Cresce l’attenzione per il monitoraggio dell’agricoltura sociale, considerato un tema da approfondire per il 2022, come ha spiegato a Repubblica il direttore Istat per le statistiche ambientali e territoriali, Sandro Cruciani.
Per la prima volta infatti il censimento dell’agricoltura Istat ha inserito l’agricoltura sociale (As) nel questionario distribuito alle aziende, adeguandosi alle regole europee, con l’intento di approfondire aspetti quali la connessione dell’As ad attività multifunzionali, il genere e l’età del conduttore dell’azienda, dimensioni delle realtà e localizzazioni territoriali.
Il CREA - Centro Politiche e Bioeconomia ha realizzato un'indagine a livello nazionale per raccogliere informazioni sulle caratteristiche delle realtà operative di As. Si tratta di un'indagine volontaria a cui hanno risposto complessivamente 115 soggetti.
Le realtà censite sono di recente costituzione; il 45% è stato costituito negli ultimi dieci anni . (Fonte CREA).

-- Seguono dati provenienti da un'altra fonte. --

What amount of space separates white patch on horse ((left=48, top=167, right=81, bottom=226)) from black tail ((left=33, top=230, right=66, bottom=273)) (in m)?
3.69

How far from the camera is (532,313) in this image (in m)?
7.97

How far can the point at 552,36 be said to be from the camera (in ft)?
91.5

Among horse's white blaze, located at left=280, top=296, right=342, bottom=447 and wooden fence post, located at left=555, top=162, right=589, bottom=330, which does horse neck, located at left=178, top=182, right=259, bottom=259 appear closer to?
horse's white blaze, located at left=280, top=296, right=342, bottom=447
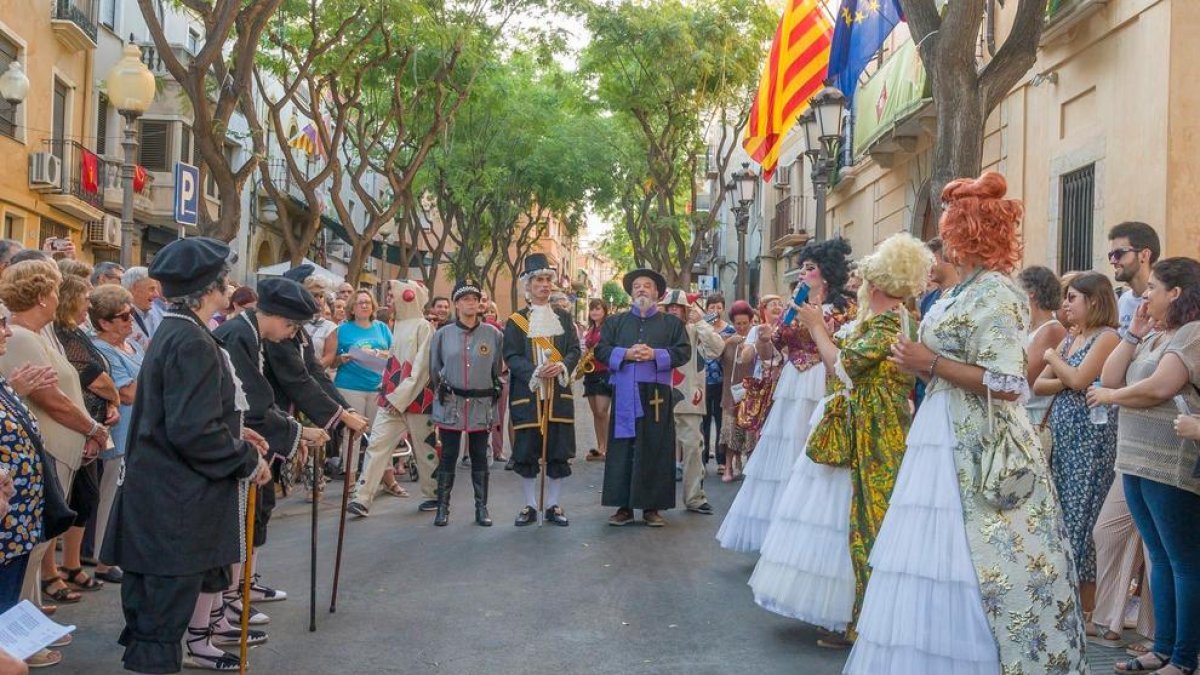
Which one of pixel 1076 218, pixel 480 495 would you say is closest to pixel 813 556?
pixel 480 495

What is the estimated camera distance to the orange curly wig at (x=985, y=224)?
4.62 metres

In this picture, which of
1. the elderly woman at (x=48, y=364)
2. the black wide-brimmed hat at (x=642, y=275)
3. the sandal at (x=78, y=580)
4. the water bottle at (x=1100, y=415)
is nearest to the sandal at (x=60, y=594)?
the sandal at (x=78, y=580)

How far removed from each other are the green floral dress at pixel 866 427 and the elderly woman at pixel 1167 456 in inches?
37.6

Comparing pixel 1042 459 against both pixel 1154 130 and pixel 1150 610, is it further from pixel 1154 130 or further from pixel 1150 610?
pixel 1154 130

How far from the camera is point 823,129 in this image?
579 inches

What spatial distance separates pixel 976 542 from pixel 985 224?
1215mm

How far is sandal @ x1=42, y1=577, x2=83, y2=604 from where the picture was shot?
6.93 m

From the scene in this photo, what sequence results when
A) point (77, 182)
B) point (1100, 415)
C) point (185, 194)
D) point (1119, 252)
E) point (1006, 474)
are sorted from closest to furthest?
point (1006, 474)
point (1100, 415)
point (1119, 252)
point (185, 194)
point (77, 182)

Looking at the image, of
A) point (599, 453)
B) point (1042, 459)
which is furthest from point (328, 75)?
point (1042, 459)

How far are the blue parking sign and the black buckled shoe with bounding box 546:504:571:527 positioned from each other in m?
4.70

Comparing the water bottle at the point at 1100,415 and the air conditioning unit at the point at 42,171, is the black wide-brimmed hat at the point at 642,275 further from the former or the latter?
the air conditioning unit at the point at 42,171

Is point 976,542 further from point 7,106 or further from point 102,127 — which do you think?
point 102,127

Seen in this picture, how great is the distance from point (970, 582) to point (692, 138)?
88.6 ft

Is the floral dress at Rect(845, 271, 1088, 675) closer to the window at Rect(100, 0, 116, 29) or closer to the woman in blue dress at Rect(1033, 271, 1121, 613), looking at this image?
the woman in blue dress at Rect(1033, 271, 1121, 613)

L’indagine rivela che l’attività principalmente svolta dalle realtà di As riguarda l’inserimento socio-lavorativo realizzato dal 74% del campione. Si tratta di una conferma di quanto già evidenziato dai principali studi realizzati, secondo i quali l’agricoltura sociale italiana può essere definita di tipo inclusivo differenziandola da quella di tipo terapeutico che caratterizza principalmente i paesi del Nord Europa. La Toscana è stata una delle prime Regioni italiane a legiferare in materia di As. È del 2010, infatti, la legge regionale n. 24 recante “Disposizioni in materia di agricoltura sociale”, con la quale l’As è stata promossa come ulteriore strumento per l’attuazione delle politiche sociali integrate.

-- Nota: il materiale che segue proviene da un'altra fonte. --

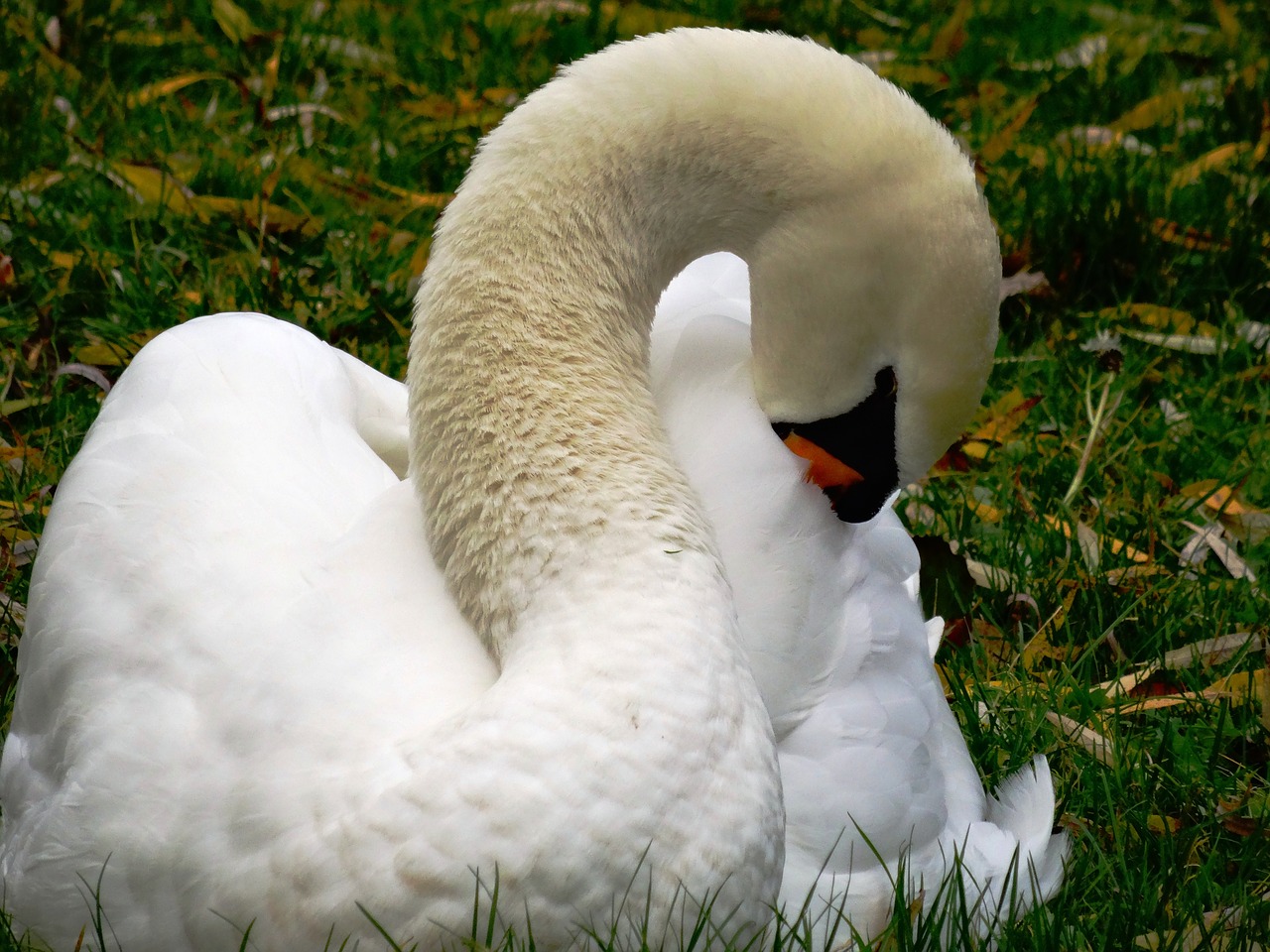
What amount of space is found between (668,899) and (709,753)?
165 mm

Frutto dell’interesse per le tematiche di As nella storia di Cesvot, segnaliamo il progetto del 2014 nato in collaborazione con il Dipartimento di Scienze Veterinarie dell’Università di Pisa, che ha attivato un percorso di mappatura e scambio delle buone prassi per sostenere le associazioni di volontariato della Toscana nella realizzazione di progetti nell’ambito dell’As. Grazie al percorso, al quale hanno partecipato 64 associazioni toscane, sono state realizzate una serie di linee guida, pubblicate nel Quaderno "L'innovazione in agricoltura sociale", che offrono alle associazioni indicazioni concrete per attivare una rete sul territorio e realizzare attività di As. |
L'esperienza di Calafata
(Foto di Cooperativa Agricola Sociale Calafata)
È il 2011 e Calafata nasce da una sfida che è già raccolta nel suo nome. La parola infatti deriva da un termine marinaro, che indica un tipo di stuccatura degli antichi scafi delle navi in legno, che così potevano di nuovo navigare con una seconda vita dalla loro parte.

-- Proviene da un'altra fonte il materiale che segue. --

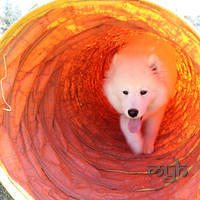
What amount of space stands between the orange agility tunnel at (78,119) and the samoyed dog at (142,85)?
0.28 meters

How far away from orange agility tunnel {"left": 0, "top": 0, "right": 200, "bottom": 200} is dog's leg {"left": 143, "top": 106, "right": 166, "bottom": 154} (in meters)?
0.13

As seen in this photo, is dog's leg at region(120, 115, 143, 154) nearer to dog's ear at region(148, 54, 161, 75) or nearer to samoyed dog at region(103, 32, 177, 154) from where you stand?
samoyed dog at region(103, 32, 177, 154)

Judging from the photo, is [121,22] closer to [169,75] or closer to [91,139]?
[169,75]

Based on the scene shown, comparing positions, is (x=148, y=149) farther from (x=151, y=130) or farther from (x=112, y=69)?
(x=112, y=69)

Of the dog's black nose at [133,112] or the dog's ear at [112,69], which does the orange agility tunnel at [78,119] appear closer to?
the dog's ear at [112,69]

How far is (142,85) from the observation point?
3.65m

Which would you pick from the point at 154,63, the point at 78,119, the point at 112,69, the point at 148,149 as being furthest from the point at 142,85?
the point at 78,119

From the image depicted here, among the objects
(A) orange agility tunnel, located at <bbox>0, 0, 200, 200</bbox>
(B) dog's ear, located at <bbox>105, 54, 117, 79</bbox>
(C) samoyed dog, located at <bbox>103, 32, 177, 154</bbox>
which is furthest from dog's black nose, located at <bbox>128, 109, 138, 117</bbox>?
(A) orange agility tunnel, located at <bbox>0, 0, 200, 200</bbox>

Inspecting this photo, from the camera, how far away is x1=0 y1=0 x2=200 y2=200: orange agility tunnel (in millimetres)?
2883

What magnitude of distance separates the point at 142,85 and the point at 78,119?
1.62 m

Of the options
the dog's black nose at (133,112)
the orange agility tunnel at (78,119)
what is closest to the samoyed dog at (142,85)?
the dog's black nose at (133,112)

Calafata nasce dall’incrocio di diversi bisogni del territorio: da una parte, la richiesta di aiuto di una persona che non riusciva più a gestire il vigneto di famiglia ubicato nella zona di pregio della Maolina, sulle colline lucchesi; dall’altra, Caritas Lucca che intercettava dai propri centri di ascolto una crescente fragilità sul territorio legata alla mancanza di lavoro.
“Ci prendemmo un anno per pensare a come reagire finché il proprietario del vigneto decise di metterlo a disposizione della parrocchia. Decidemmo così di far nascere la Cooperativa Agricola Sociale Calafata. Fra gli obiettivi che ci siamo subito dati: restituire attraverso il lavoro dignità, occasioni, spazi e possibilità di espressione a chi ha attraversato momenti complessi della propria vita e che altrimenti continuerebbe a trovarsi in difficoltà” spiega Marco Bechini, direttore di Calafata.
Le attività di Calafata consentono di ampliare il tipo di lavoro classicamente svolto dalle cooperative sociali, includendo nei programmi e nelle attività non soltanto persone fragili provenienti da programmi terapeutici di salute mentale, da dipendenze da gioco, stupefacenti o alcool, dal carcere, invalidi civili ma anche chi affronta altri tipi di disagio come il contesto attuale sempre più sottolinea.
“Ci rivolgiamo a tutti quelli che stanno uscendo da un periodo riabilitativo della propria vita e sono in cerca di indipendenza e autonomia con la garanzia della tutela dalla loro parte. Durante l’emergenza migranti abbiamo accolto tanti richiedenti asilo, accogliamo tante persone che hanno perso il lavoro e cercano di ricominciare” spiega Marco Bechini, direttore di Calafata.
Per l’impegno dimostrato con i rifugiati l’Unhcr ha assegnato alla Cooperativa Calafata di Lucca nel 2020 il logo «Welcome. Working for refugee integration» come riconoscimento del «rilevante impegno dimostrato nella promozione di interventi specifici per l’inserimento lavorativo dei rifugiati» (ndr).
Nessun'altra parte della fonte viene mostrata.